I was reading Munkres' Topology book and I came across this Shrinking Lemma: If {$U_1, ..., U_n$} is an open cover of a normal space $X$, then there is an open cover {$V_1, ..., V_n$} such that the closure $\overline{V_i} \subset U_i$ for each $i = 1,...,n$. The proof goes like this:
$A = X - (U_2\cup ...\cup U_n)$ is closed and since {$U_i$} covers $X$, $A \subset U_1$. Since $X$ is normal, there is an open set $V_1$ such that $A \subset V_1$ and $\overline{V_1} \subset U_1$. The collection {$V_1, U_2, ..., U_n$} covers X. In general, given open sets $V_1, ..., V_{k-1}$ such that {$V_1, ...,V_{k-1}, U_k, U_{k+1},...,U_n$} covers $X$, let $A = X - (V_1\cup ...\cup V_{k-1}) - (U_{k+1}\cup ...\cup U_n)$. $A$ is closed so there exists an open set $V_k$ such that $A \subset V_k$ and $\overline{V_k} \subset U_k$. {$V_1, ...,V_k, U_{k+1},...,U_n$} is an open cover of $X$. At the $n$th step of the induction, our result is proved.
This obviously generalizes to a countably infinite open cover.

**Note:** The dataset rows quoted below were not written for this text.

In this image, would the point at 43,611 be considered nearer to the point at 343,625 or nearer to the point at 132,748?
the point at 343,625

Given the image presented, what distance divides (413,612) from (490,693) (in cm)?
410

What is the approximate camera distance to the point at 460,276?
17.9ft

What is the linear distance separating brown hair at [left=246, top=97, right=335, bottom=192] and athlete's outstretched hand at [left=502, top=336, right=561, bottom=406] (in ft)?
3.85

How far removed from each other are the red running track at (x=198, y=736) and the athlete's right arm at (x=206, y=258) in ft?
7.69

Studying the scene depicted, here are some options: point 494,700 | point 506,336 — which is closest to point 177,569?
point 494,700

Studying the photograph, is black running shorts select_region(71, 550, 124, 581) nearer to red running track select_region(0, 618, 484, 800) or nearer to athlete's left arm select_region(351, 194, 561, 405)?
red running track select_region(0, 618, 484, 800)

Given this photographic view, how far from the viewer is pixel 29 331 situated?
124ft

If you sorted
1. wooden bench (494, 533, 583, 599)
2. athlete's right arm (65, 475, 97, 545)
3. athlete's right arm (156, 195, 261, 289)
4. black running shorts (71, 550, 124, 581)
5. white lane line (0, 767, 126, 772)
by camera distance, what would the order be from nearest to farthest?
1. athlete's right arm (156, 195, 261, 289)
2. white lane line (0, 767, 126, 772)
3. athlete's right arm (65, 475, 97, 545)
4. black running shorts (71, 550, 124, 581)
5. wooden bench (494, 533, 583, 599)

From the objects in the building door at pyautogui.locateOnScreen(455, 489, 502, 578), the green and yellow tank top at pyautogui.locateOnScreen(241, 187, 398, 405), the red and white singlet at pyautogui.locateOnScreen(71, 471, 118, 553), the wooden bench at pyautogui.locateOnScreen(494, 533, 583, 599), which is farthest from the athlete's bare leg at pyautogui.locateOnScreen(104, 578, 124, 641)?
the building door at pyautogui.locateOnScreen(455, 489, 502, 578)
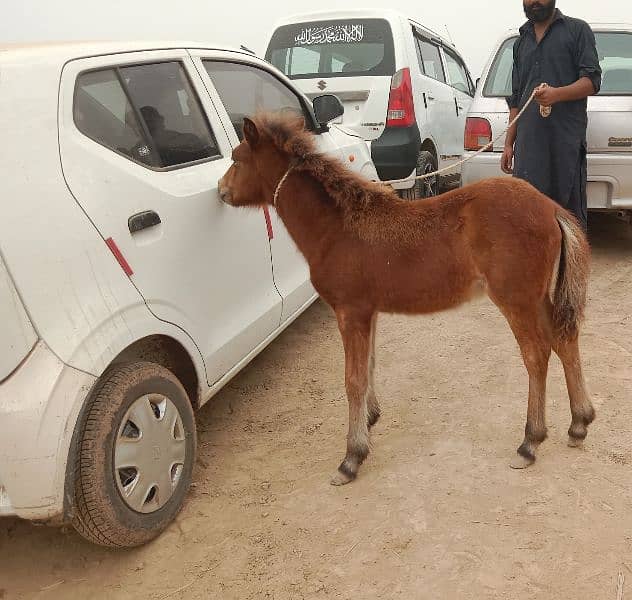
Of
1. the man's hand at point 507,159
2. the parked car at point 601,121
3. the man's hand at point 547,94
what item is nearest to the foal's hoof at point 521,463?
the man's hand at point 547,94

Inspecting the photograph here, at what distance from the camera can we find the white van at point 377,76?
6.74 meters

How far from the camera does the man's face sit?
4047 millimetres

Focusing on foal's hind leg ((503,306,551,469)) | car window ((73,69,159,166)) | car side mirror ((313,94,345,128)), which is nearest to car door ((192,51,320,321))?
car side mirror ((313,94,345,128))

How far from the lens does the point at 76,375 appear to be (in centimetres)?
225

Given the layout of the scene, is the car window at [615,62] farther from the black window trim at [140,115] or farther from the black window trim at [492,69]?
the black window trim at [140,115]

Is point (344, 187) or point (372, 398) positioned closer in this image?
point (344, 187)

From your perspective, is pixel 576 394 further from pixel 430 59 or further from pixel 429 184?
pixel 430 59

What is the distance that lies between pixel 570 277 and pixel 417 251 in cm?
72

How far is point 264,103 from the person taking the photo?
13.8 feet

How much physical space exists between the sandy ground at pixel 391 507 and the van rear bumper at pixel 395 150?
306 centimetres

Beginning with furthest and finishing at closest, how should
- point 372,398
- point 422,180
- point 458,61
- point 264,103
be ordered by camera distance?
1. point 458,61
2. point 422,180
3. point 264,103
4. point 372,398

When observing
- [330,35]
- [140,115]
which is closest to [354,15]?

What about an uncountable open cover (of nonempty sets)? Does the proof below work?
Suppose $X$ is a normal space and {$U_\alpha$}$_{\alpha \in J}$ is an open cover of $X$ where $J$ is an uncountable index set and each $U_\alpha$ is nonempty. There is an order relation on $J$ that is a well-ordering by the well-ordering theorem. Let $\alpha_0$ be the smallest element of $J$. The set $A = X - \bigcup\limits_{\alpha \in J - \{\alpha_0\}} U_\alpha$ is closed and is a subset of $U_{\alpha_0}$ so there is an open set $V_{\alpha_0}$ such that $A \subset V_{\alpha_0} \subset \overline{V_{\alpha_0}} \subset U_{\alpha_0}$. Then {$U_\alpha\space\vert\space\alpha \in J - \{\alpha_0\}$}$\cup${$V_{\alpha_0}$} is an open cover of $X$. Let $\mathcal{C}$ = {open sets $V\space\vert\space\overline{V} \subset U_\alpha$ for some $\alpha \in J$} and $\mathcal{F}$ be the set of functions mapping a section of $J$ into $\mathcal{C}$. For all $\alpha \in J$, let $B_\alpha = \{V \in \mathcal{C}\space\vert\space \overline{V} \subset U_\alpha$ and $X - \bigcup\limits_{\lambda < \alpha}f(\lambda) - \bigcup\limits_{\lambda > \alpha}U_\lambda \subset V$ for some $f \in \mathcal{F}$ with domain $S_\alpha$}. If it's unclear, a section of $J$ is just $S_\alpha =$ {$\lambda \in J\space \vert\space \lambda < \alpha$} for some $\alpha \in J$. Let $\mathcal{B}$ = {$B_\alpha\space\vert\space\alpha \in J$}. By the axiom of choice, there is a choice function $c : \mathcal{B} \longrightarrow \bigcup\limits_{B \in \mathcal{B}}B = \mathcal{C}$ such that $c(B) \in B\space\forall\space B \in \mathcal{B}$. Define $\rho : \mathcal{F} \longrightarrow \mathcal{C}$ by $\rho(f) = c(B_\alpha)$ where $S_\alpha$ is the domain of $f$. Then by the general principle of recursive definition, there is a unique function $h : J \longrightarrow\mathcal{C}$ such that $h(\alpha) = \rho(h\vert S_\alpha)$. So for each $\alpha \in J$, we have an open set $V_\alpha = h(\alpha) = \rho(h\vert S_\alpha) = c(B_\alpha)$ such that $\overline{V_\alpha} \subset U_\alpha$ and $X - \bigcup\limits_{\lambda < \alpha}h(\lambda) - \bigcup\limits_{\lambda > \alpha}U_\lambda \subset V_\alpha$. The set {$V_\alpha$} is an open cover of $X$.